With reference to FIGS. 1 and 2, a VOC destruction device 10, in
accordance with a preferred embodiment of the present invention,
suitably includes a power generator 12 which is driven by a fuel
system 14. Fuel system 14 preferably comprises a combustor 16 and a
reaction chamber 18. As will be discussed in greater detail
hereinbelow, in operation, VOC destruction device 10 utilizes
natural gas or any other suitable fuel as a primary fuel supply in
a conventional manner. However, in accordance with the present
invention, this primary fuel is suitably mixed with a secondary
fuel comprising air and preferably VOCs. This fuel mixture of
primary and secondary fuels is burned in power generator 12.
In accordance with a preferred embodiment of the present invention,
power generator 12 preferably comprises a gas turbine engine, for
example an AlliedSignal IE-831 engine, which is produced by
AlliedSignal Aerospace, Phoenix, Ariz. has been found to be
suitable. However, it should be recognized that any suitable engine
can be used in the context of device 10, provided such engine can
be suitably employed in the generation of power.

(Collected material)

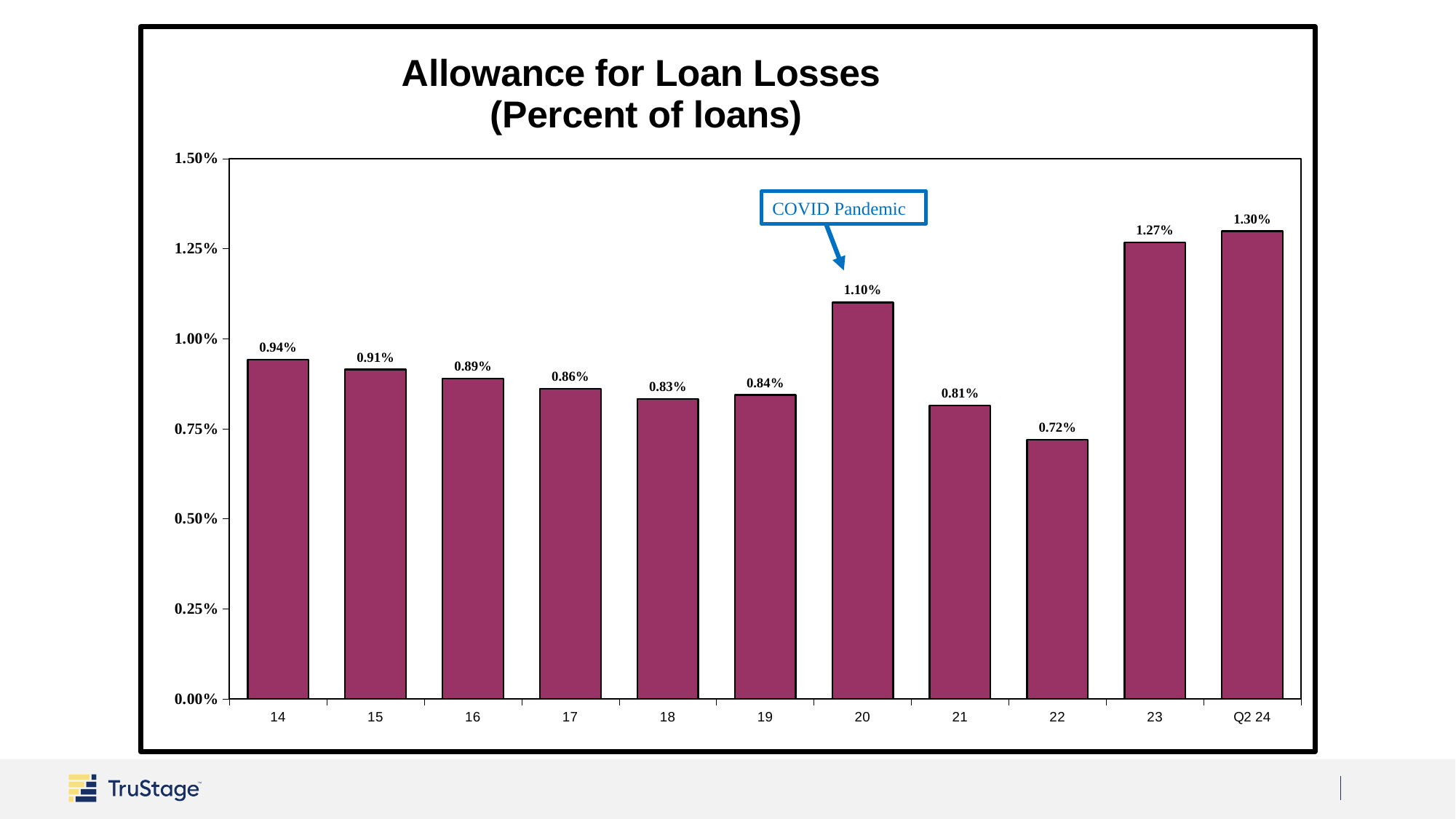
What is the value shown for 22? 0.72% What is the value shown for Q2 24? 1.30% Which year does the 'COVID Pandemic' annotation point to? 20 Which is larger, the value for 18 or the value for 19? 19 How many bars are shown in the chart? 11 What is the difference between the values for 23 and 22? 0.55% What is the allowance for loan losses as a percent of loans in 20? 1.10% Which year has the lowest allowance for loan losses? 22 What kind of chart is shown on the slide? bar chart Is the value for 21 greater or less than 1.00%? less Do the values rise or fall from 14 to 18? fall Which year has the highest allowance for loan losses? Q2 24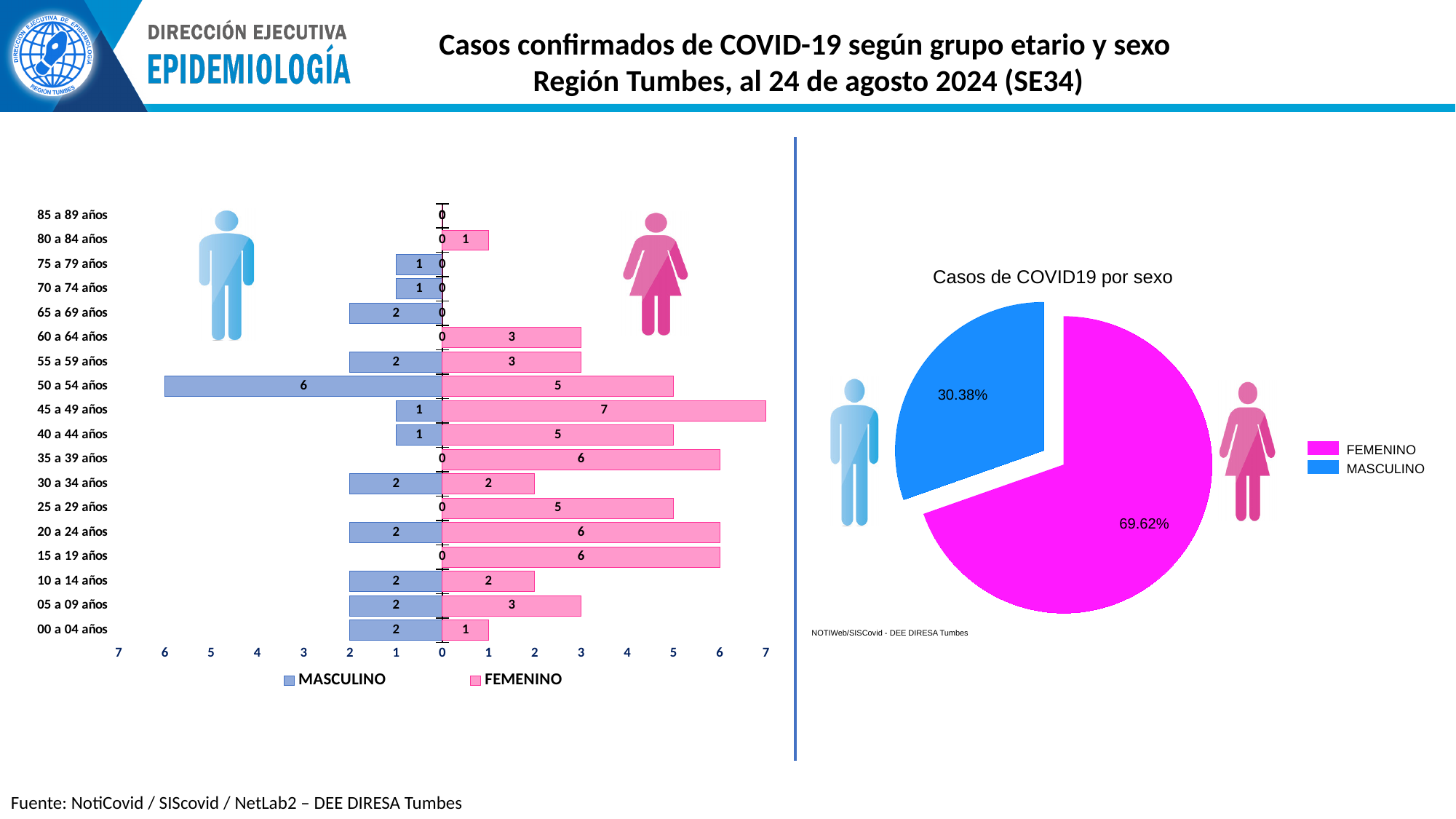
What kind of chart is the chart on the left of the slide? Bar chart In the population pyramid chart on the left, what is the MASCULINO value for the 50 a 54 años age group? 6 In the pie chart titled 'Casos de COVID19 por sexo', what share does MASCULINO have? 30.38% In the population pyramid chart on the left, which age group has the highest MASCULINO value? 50 a 54 años In the population pyramid chart on the left, what is the FEMENINO value for the 45 a 49 años age group? 7 In the population pyramid chart on the left, what is the difference between the FEMENINO and MASCULINO values for the 20 a 24 años age group? 4 In the population pyramid chart on the left, how many age groups are shown? 18 In the population pyramid chart on the left, which is larger for the 50 a 54 años age group, the MASCULINO value or the FEMENINO value? MASCULINO In the population pyramid chart on the left, which age group has the highest FEMENINO value? 45 a 49 años In the pie chart titled 'Casos de COVID19 por sexo', which colour represents FEMENINO? Magenta In the population pyramid chart on the left, how many series does the legend list? 2 In the pie chart titled 'Casos de COVID19 por sexo', what share does FEMENINO have? 69.62%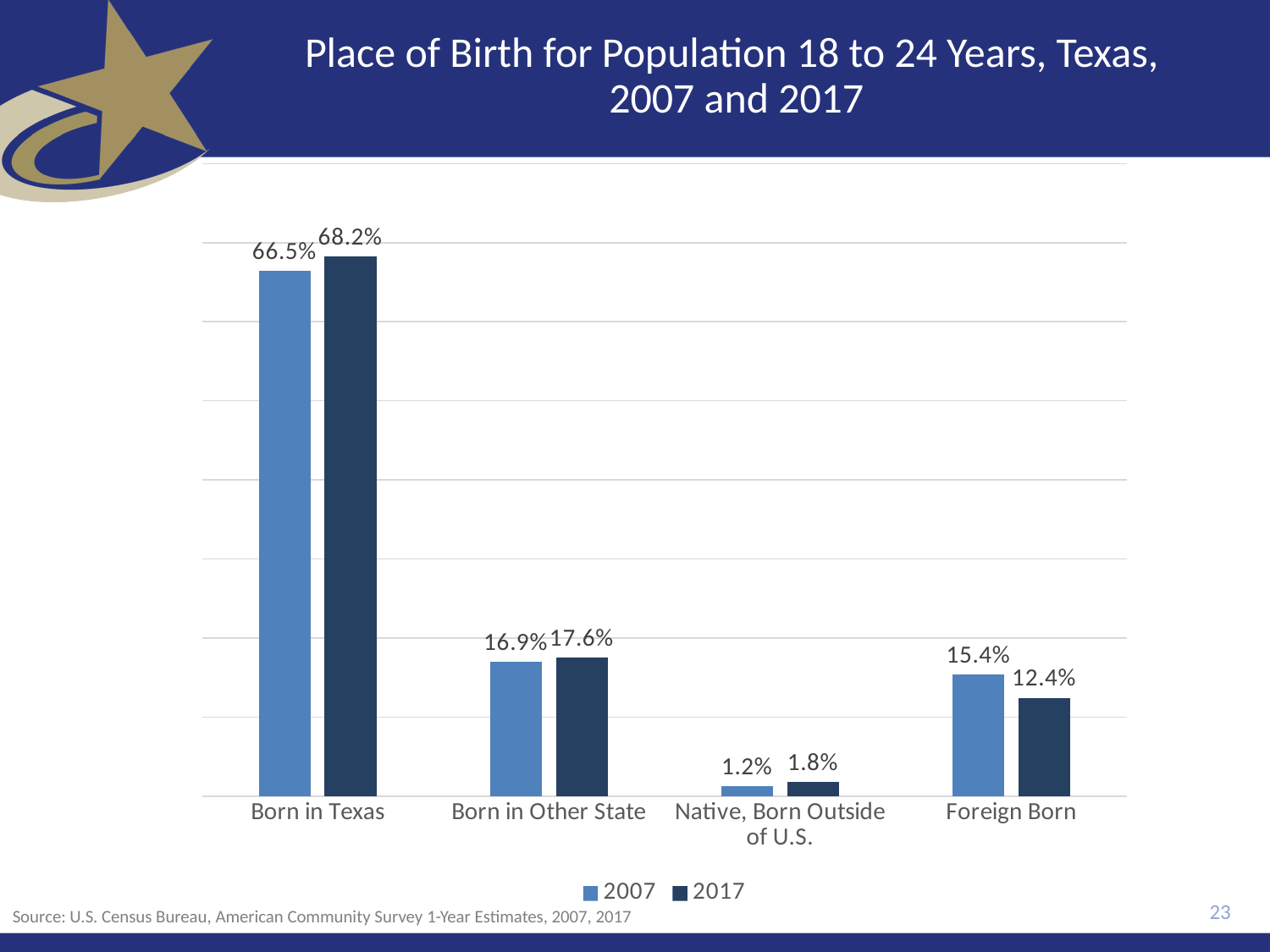
What is the difference between the 2007 and 2017 values for Foreign Born? 3.0% Which category has the highest 2017 value? Born in Texas How many categories are shown on the x axis? 4 Which category has the lowest 2007 value? Native, Born Outside of U.S. What is the 2007 value for Foreign Born? 15.4% What kind of chart is shown on the slide? Bar chart What is the 2017 value for Born in Texas? 68.2% How many series does the legend list? 2 What is the difference between the 2017 and 2007 values for Born in Texas? 1.7% Which is larger for Born in Other State, the 2007 value or the 2017 value? 2017 What is the 2007 value for Native, Born Outside of U.S.? 1.2% What is the title of the chart? Place of Birth for Population 18 to 24 Years, Texas, 2007 and 2017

(Work item A)
Reproduce the passage of the VOC destruction device text between "In accordance with a" and "generation of power.", inclusive.
(Work item B)
Using the VOC destruction device text, explain in one to three sentences why power generator 12 does not have to be an AlliedSignal IE-831 engine.
(Work item C)
According to the VOC destruction device text, what two components does fuel system 14 preferably comprise?

(Result A)
In accordance with a preferred embodiment of the present invention,
power generator 12 preferably comprises a gas turbine engine, for
example an AlliedSignal IE-831 engine, which is produced by
AlliedSignal Aerospace, Phoenix, Ariz. has been found to be
suitable. However, it should be recognized that any suitable engine
can be used in the context of device 10, provided such engine can
be suitably employed in the generation of power.

(Result B)
The AlliedSignal IE-831 is given only as an example of a gas turbine engine that has been found suitable. Any suitable engine can be used in device 10, provided it can be employed to generate power.

(Result C)
A combustor 16 and a reaction chamber 18.